**Input rows**
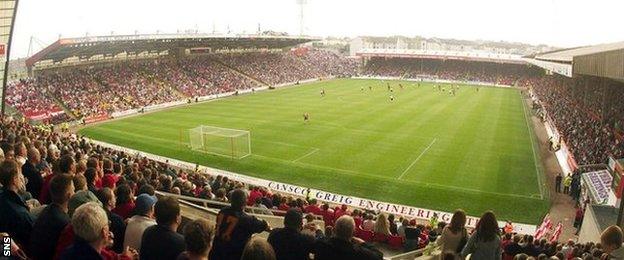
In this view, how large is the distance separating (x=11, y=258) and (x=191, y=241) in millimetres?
1836

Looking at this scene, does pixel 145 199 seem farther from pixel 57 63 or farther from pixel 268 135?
pixel 57 63

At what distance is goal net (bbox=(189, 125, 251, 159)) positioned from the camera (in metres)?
29.5

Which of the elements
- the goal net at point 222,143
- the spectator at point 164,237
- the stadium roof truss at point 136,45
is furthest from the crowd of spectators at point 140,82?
the spectator at point 164,237

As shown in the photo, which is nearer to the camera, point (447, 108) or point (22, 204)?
point (22, 204)

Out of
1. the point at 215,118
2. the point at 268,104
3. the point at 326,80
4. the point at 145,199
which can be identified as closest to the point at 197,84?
the point at 268,104

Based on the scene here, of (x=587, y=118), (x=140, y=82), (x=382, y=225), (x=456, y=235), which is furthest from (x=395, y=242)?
(x=140, y=82)

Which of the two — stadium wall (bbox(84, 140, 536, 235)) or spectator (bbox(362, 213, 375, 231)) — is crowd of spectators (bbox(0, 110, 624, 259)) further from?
stadium wall (bbox(84, 140, 536, 235))

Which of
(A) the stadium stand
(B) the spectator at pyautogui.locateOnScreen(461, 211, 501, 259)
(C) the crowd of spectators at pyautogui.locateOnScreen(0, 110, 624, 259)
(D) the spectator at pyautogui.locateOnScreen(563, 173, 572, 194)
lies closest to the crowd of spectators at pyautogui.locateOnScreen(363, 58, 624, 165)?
(A) the stadium stand

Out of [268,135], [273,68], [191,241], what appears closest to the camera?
[191,241]

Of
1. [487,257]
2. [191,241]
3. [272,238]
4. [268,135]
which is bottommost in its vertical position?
[268,135]

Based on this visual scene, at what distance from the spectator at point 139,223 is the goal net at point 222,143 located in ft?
76.2

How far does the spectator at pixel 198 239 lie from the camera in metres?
3.82

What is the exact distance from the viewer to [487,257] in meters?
5.95

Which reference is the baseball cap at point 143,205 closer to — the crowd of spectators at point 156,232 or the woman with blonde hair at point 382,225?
the crowd of spectators at point 156,232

**Objective**
Put the items from the line holding "What is the" through the end of the items, inclusive, into a two-column CSV headed item and answer. Write one row per item, and place each value in a single quoted field with its line breaks turned into spaces.

**Reply**
item,answer
"What is the exact distance from the viewer to [487,257] in meters?","5.95"
"Which reference is the baseball cap at point 143,205 closer to — the crowd of spectators at point 156,232 or the woman with blonde hair at point 382,225?","the crowd of spectators at point 156,232"